I suoi amici non capivano bene tutto, ma guardandolo negli occhi, vedevano che era contento. Quando parlava di Maria, sua sposa, utilizzava parole d'amore. Capiva bene che la vita di ogni giorno non sempre è rose e fiori, ma lui si metteva al servizio di Gesù, di Maria e di tutto il paese. Da dove gli veniva quella forza?
La scala della chiesa
Guardava verso Dio, pregava, leggeva la sua parola, ma non si dimenticava dei problemi di ogni giorno. Sapeva che le famiglie hanno tanti problemi: lavoro, concordia, casa... Vedeva che c'erano sempre meno figli, che era difficile volersi bene, perdonarsi, comprendersi. Il rispetto, l'amore di ogni giorno diventava più difficile e l'egoismo si faceva largo. Perché innaffiare gli aranceti quando si possono comperare le arance al supermercato? Perché lavorare, quando possono farlo gli altri?

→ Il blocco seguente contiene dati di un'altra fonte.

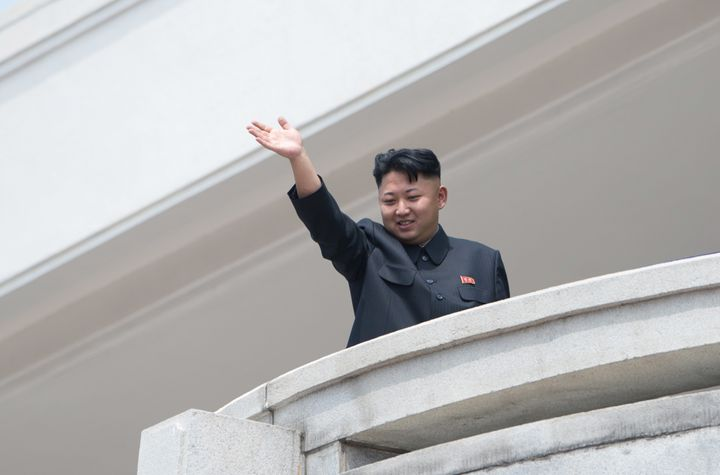 North Korean leader Kim Jong Un waves to the crowd during a military parade at Kim Il-Sung square marking the 60th anniversar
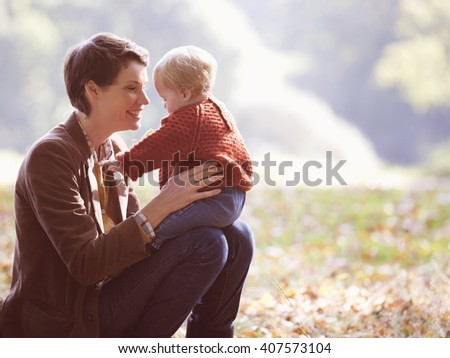 A young mother sitting on the grass holding her baby - stock photo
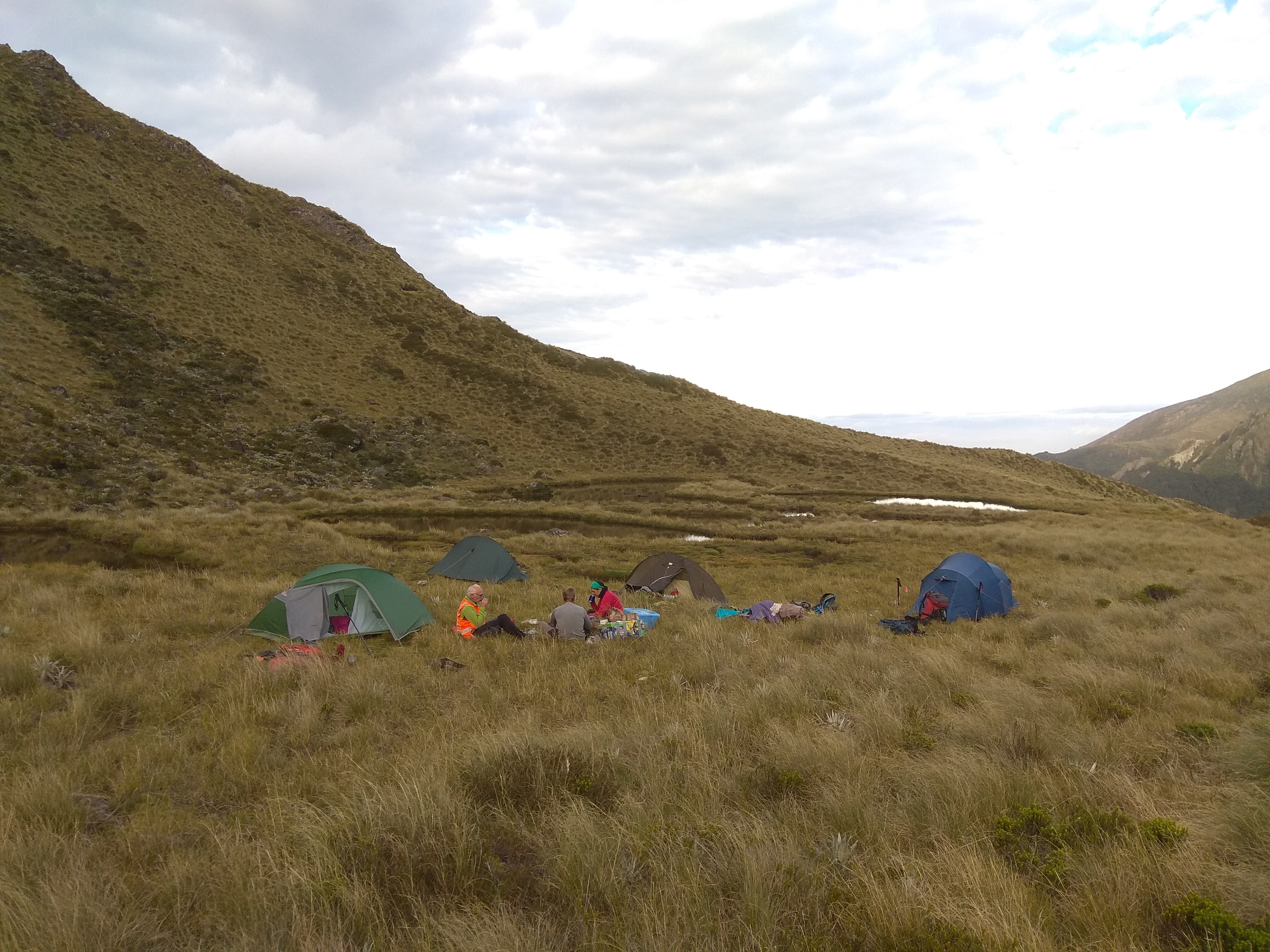 People sitting in the middle of a campsite surrounded by four tents on the side of a grassy mountain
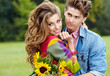 Young couple with sunflowers, outdoors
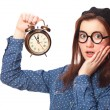 Brunette teen gift with alarm-clock. — Stock Photo #40496395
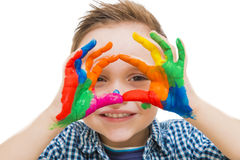 Happy child with their hands all painted. Playing royalty free stock photo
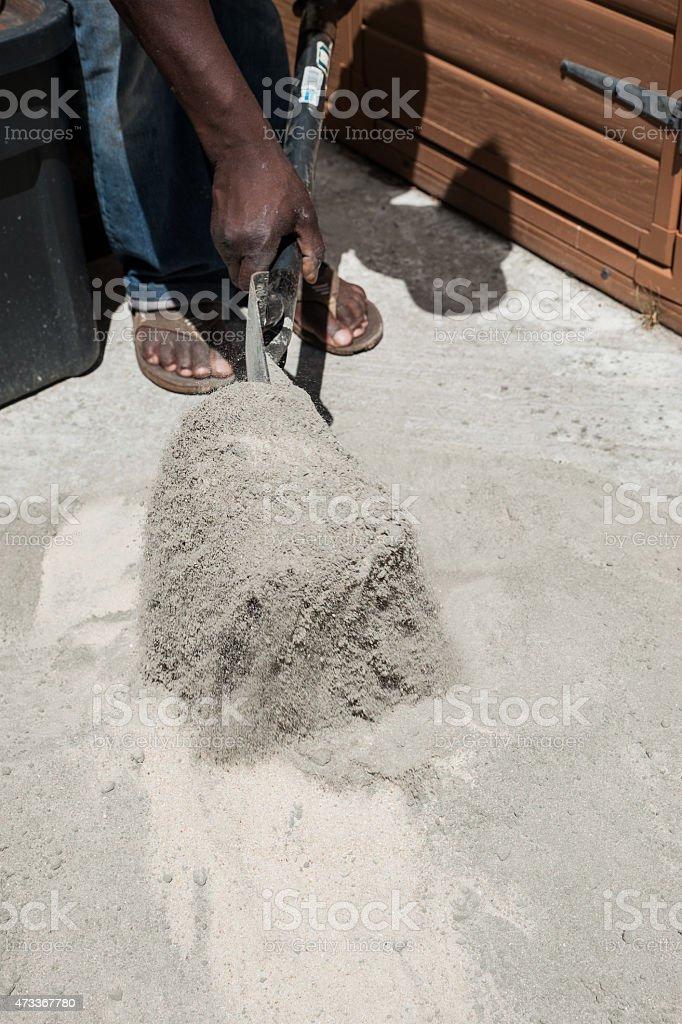African man mixes cement stock photo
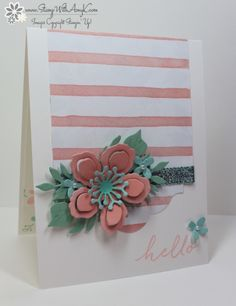 Big flower surrounded by little ones and lots off leaves. Matches pink striped paper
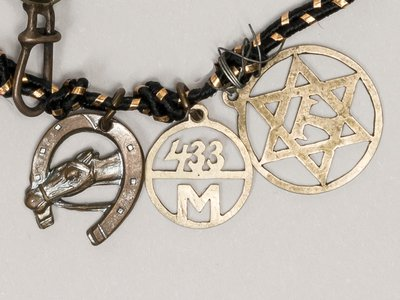 These charms are among the 20 found on a bracelet donated by Holocaust survivor Greta Perlman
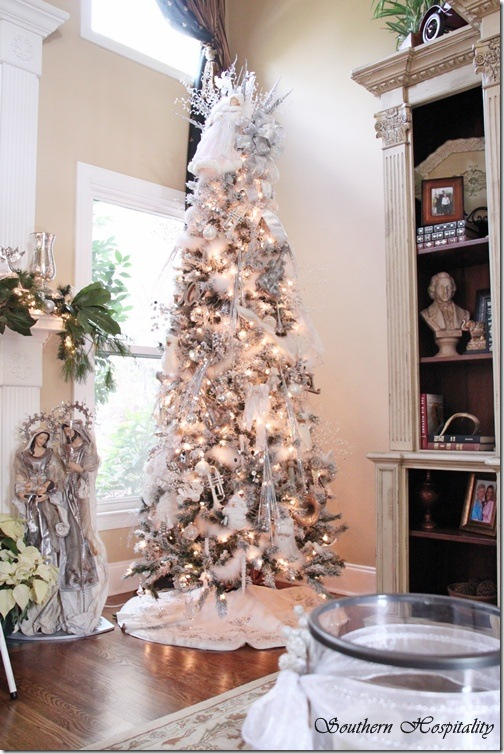 and last she added some silver shiny picks that stick in the tree and flow downward - How To Decorate A White And Silver Christmas Tree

Giuseppe salendo la scala della chiesa si chiedeva come aiutare i suoi amici e tutti quelli del suo paese, anche quelli che erano andati lontano, per mettere Dio nel loro cuore. Guardava in giù e faceva fatica a capire i loro discorsi, perché ognuno pensava agli affari suoi. Aveva paura che qualcuno facesse morire l'amore, aveva paura della morte e dell'indifferenza. Si sentiva vecchio, quasi inutile, ascoltando e vedendo come vivevano. Ma una speranza, una certezza gli erano rimaste. Era salito su quella scala non da solo, ma con Maria e Gesù.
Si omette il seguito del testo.